Lines in the listing below that hold "Video" are the ones to copy.

**Supplied data:**
* * * * *

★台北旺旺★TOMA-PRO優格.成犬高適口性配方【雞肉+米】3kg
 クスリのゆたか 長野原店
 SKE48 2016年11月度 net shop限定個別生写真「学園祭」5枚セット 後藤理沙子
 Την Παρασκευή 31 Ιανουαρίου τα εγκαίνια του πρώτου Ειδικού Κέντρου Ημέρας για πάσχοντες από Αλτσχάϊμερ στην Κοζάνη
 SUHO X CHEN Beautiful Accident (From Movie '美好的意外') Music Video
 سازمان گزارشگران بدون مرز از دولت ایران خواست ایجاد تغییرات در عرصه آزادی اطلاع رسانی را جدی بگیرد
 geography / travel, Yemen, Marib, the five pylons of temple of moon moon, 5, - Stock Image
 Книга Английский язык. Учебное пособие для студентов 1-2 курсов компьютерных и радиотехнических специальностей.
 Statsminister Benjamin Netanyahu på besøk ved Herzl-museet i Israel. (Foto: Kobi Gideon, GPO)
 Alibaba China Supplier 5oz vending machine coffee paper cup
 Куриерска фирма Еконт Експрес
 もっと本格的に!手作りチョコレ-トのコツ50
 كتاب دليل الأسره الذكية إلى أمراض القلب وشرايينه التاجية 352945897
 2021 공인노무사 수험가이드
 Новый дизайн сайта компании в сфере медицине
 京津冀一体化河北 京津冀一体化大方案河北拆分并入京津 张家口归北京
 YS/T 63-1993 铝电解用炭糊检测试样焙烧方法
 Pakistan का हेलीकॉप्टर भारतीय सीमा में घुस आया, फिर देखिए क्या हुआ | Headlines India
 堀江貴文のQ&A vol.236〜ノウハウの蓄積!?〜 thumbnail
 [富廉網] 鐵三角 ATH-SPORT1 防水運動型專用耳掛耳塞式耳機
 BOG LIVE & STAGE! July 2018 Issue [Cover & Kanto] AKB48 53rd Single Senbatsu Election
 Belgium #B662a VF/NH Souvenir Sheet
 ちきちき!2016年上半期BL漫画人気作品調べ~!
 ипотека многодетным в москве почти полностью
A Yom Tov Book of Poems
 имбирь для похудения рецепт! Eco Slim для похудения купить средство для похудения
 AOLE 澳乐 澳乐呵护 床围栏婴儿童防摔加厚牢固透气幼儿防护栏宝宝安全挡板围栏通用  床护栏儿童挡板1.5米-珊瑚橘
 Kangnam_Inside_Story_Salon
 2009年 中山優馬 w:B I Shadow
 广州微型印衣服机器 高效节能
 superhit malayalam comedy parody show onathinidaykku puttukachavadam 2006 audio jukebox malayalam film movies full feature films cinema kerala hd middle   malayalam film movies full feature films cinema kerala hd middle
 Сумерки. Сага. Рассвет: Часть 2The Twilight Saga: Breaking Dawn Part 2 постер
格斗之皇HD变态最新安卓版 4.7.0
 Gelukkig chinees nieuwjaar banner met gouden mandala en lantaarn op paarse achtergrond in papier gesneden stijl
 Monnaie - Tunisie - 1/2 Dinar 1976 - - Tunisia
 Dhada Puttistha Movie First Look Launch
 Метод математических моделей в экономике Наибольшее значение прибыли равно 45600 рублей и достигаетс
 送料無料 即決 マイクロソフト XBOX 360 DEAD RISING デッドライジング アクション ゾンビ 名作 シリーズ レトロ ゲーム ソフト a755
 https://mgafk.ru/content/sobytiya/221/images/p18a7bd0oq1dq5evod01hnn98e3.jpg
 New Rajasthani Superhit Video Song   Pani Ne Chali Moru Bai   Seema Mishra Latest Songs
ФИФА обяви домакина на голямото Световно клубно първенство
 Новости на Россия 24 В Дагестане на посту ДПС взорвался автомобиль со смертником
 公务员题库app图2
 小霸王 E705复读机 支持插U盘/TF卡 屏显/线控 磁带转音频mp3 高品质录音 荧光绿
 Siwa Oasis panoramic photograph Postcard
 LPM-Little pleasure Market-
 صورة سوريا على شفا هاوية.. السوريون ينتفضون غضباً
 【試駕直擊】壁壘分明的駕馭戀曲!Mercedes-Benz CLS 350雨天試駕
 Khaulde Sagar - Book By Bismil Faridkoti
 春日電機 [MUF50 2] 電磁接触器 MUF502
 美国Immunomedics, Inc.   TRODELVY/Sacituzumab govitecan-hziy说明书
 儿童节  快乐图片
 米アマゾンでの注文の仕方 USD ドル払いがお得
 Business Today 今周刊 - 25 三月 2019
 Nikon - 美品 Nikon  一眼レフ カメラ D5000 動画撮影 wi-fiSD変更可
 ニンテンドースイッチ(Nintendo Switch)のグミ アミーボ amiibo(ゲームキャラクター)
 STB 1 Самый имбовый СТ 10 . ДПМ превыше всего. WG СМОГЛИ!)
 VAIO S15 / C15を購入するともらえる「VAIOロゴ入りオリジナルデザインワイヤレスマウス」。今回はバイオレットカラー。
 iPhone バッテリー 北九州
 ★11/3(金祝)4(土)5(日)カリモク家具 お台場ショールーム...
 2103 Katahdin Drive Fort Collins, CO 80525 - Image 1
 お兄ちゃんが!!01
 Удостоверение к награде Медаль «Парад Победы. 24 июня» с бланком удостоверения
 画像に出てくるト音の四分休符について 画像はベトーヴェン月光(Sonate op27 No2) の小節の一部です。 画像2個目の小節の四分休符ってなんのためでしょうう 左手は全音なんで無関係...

* * * * *

**Answer below:**
 SUHO X CHEN Beautiful Accident (From Movie '美好的意外') Music Video
 New Rajasthani Superhit Video Song   Pani Ne Chali Moru Bai   Seema Mishra Latest Songs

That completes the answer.